▶ [EXCERPTED TEXT]
===

Well if you lot wanted to sound like professionals, you ought speak the Queen's English right proper.

Also, if you find having your command of language questioned an insult, you are a sorrowful person. Criticism is often unpleasant, but necessary; it performs the same function as pain in the body: it draws attention to an unhealthy state of things.

All current communications theory assumes failures in communication are the fault of the speaker. It is the speaker's job to select appropriate language, to use the language properly, and to adjust for the level of knowledge of the listener. I find two considerations on hand about this point:
  • The original response had a typographical error which was non-obvious. It was a sentence fragment given in response to a large number of statements, but without reference to which statement it addressed. It erroneously indicated an arbitrary member of a set ("any") rather than using a conjunction ("and")--which itself was erroneously placed at the beginning of a sentence (conjunctions don't do that).
  • No amount of Googling turns up the term "dry to" as used here with an explanation; the vast majority of results are irrelevant, and obvious errors made by non-native English speakers. Thus, if this is a technical term, it is not documented anywhere readily reachable.

===

▶ [WHAT TO PRODUCE]
List every word or phrase that the text on criticizing someone's language sets inside quotation marks. The material placed after this point plays no part in the work.

▶ [EXCERPTED DATA]
===

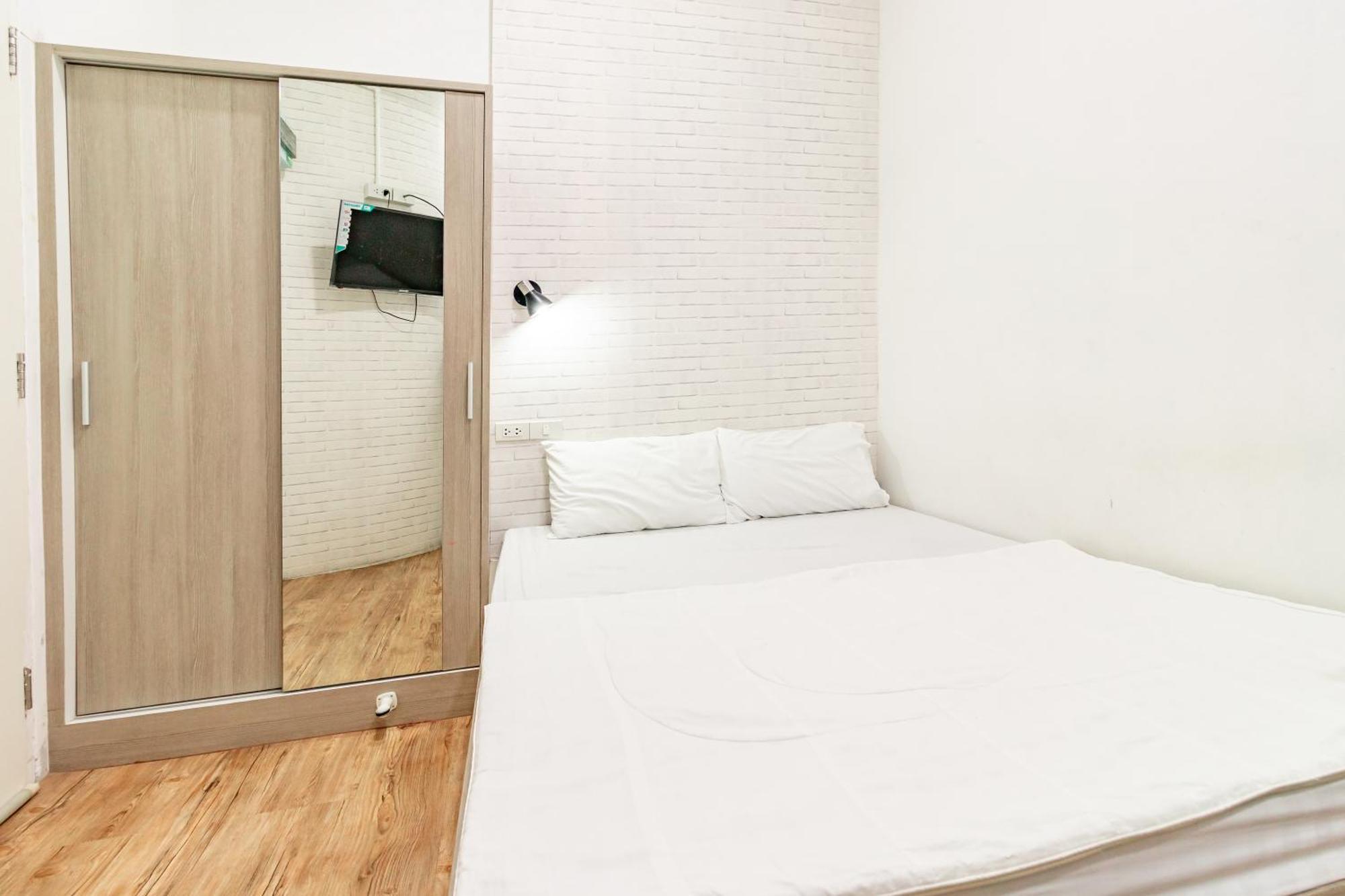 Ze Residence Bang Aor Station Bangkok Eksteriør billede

===

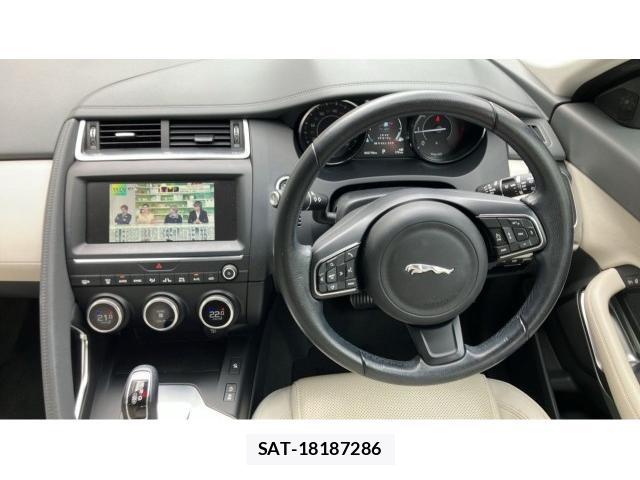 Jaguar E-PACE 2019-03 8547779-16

===

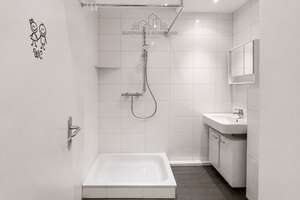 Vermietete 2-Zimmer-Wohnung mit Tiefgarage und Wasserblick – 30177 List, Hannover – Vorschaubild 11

===

▶ [SOLUTION FOR THIS TASK]
- "any"
- "and"
- "dry to"